• _Extract_:
Algorithmia Benchmark Tester (beta)

Algorithmia Benchmark Tester is a library for testing algorithm performance, comparing algorithms and getting statistical information for each benchmark run. The library also creates certain visualizations (not implemented yet) and gives you a high level idea of how your algorithms perform with different parameters.

Features

Can calculate the average run time and the uncertainty for the benchmark.
Can make multiple algorithm calls asynchronously, which makes very large input processing a lot easier and faster.
For each label (also known as class or category) it can calculate the accuracy, precision, recall and F1 Score. It can also calculate the general algorithm accuracy.
Can group different algorithm version together in the benchmark for easy comparison.
Not Implemented Yet Can create visualizations from results such as histograms, pie charts, etc.

1. Installation

1.1 Install from PyPi

pip install algorithmia-bench

1.2 Install from source

Build algorithmia-bench wheel:

python setup.py bdist_wheel

Install wheel manually:

pip install --user --upgrade dist/algorithmia-*.whl

2. Getting Started

2.1 Settings

Before we can run a benchmark, we need to define the settings. The settings is a dictionary object with required and optional parameters:

(Required) Algorithmia API Key.

• _Supplied information_:
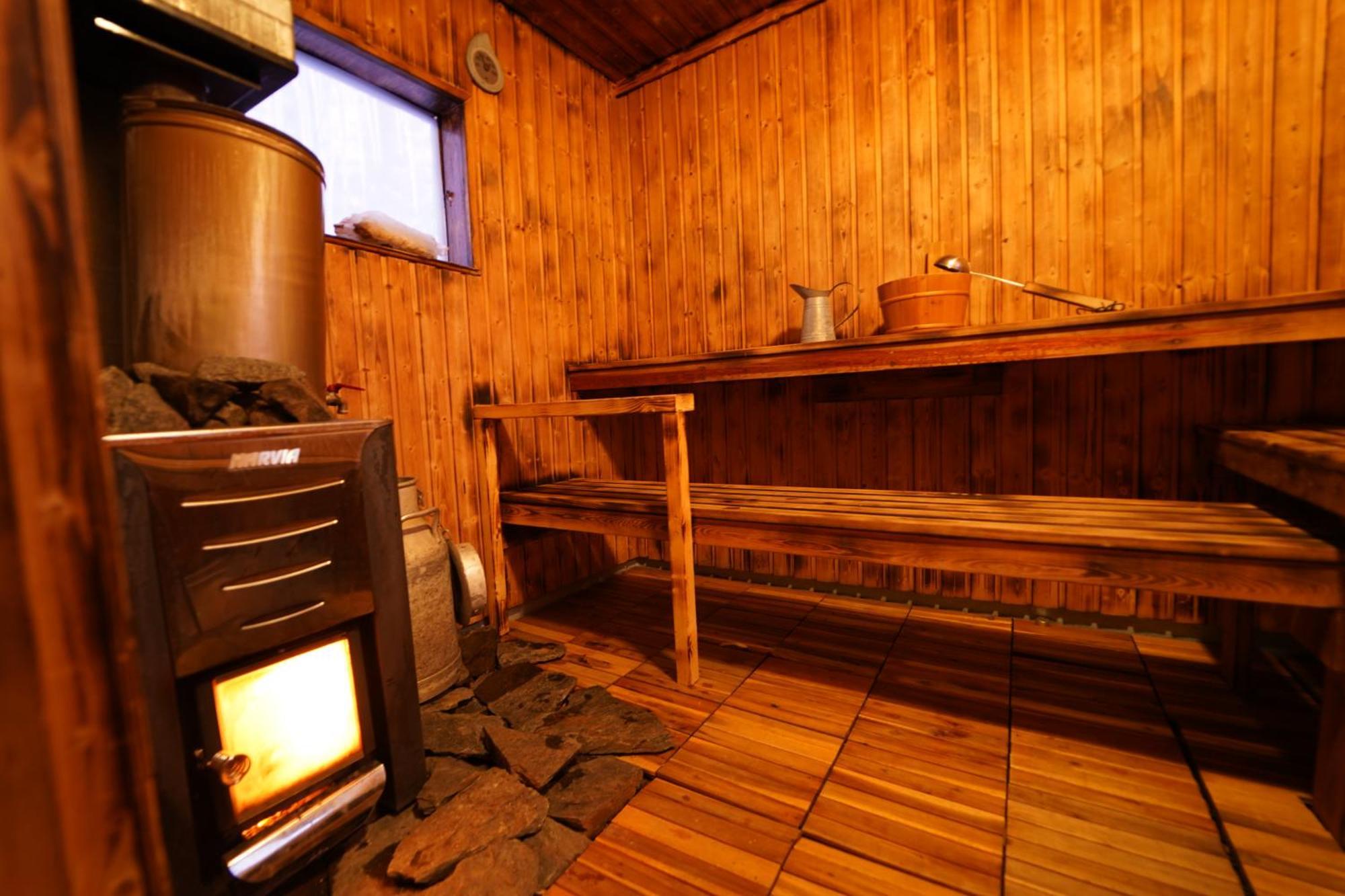 קירונה Northern Light Huts - Paradise Lapland מראה חיצוני תמונה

• _Tasks and exercises_:
**1)** List the measures that the benchmark tester text says the library can calculate for each label.
**2)** According to the benchmark tester text, what command installs the library from PyPI?
**3)** Please pick up the benchmark tester text right after its last line and keep writing it.
The listing is separate material from the benchmark tester text.

• _Written answers_:
**1)** Accuracy, precision, recall, and F1 Score.

**2)** pip install algorithmia-bench

**3)**
- Format 1:
  - Key: apiKey
  - Type: String
(Required) Input. It could be any python object (String, List, Dictionary, Tuple, etc.). It should be one of the 3 formats below. Only one format can be passed at a time.
- Format 1:
  - Key: inputSingle
  - Type: inputObject
- Format 2:
  - Key: inputList
  - Type: [inputObject1, ...,inputObjectN]
- Format 3:
  - Key: inputLabelList
  - Type: [{"data":inputObject1, "label":label1}, ..., {"data":inputObjectN, "label":labelN}]
(Required) A single or group of algorithms. Can be only one of the given 2 formats.
- Format 1:
  - Key: algoSingle
  - Type: String
- Format 2: Can be only called with inputSingle
  - Key: algoList
  - Type: [String, ..., String]
(Optional) The number of times you want to re-run on a single iteration. This may be used to get a smoother distribution of average running time.
- Format 1:
  - Key: numBenchRuns
  - Type: Integer
  - Default Value: 1
(Optional) The maximum number of parallel requests made at a time.
- Format 1:
  - Key: maxNumConnections
  - Type: Integer
  - Default Value: 10

2.2 Calculate Stats

After running a benchmark with labelled data, we can calculate the accuracy, precision, recall and F1 Score for each label.

The benchmark keeps the results and labels in the Benchmark.results property. The format of this property is the following:

Benchmark.results = [
    {"response": algoJSONResponseBody, "label": label},
    ...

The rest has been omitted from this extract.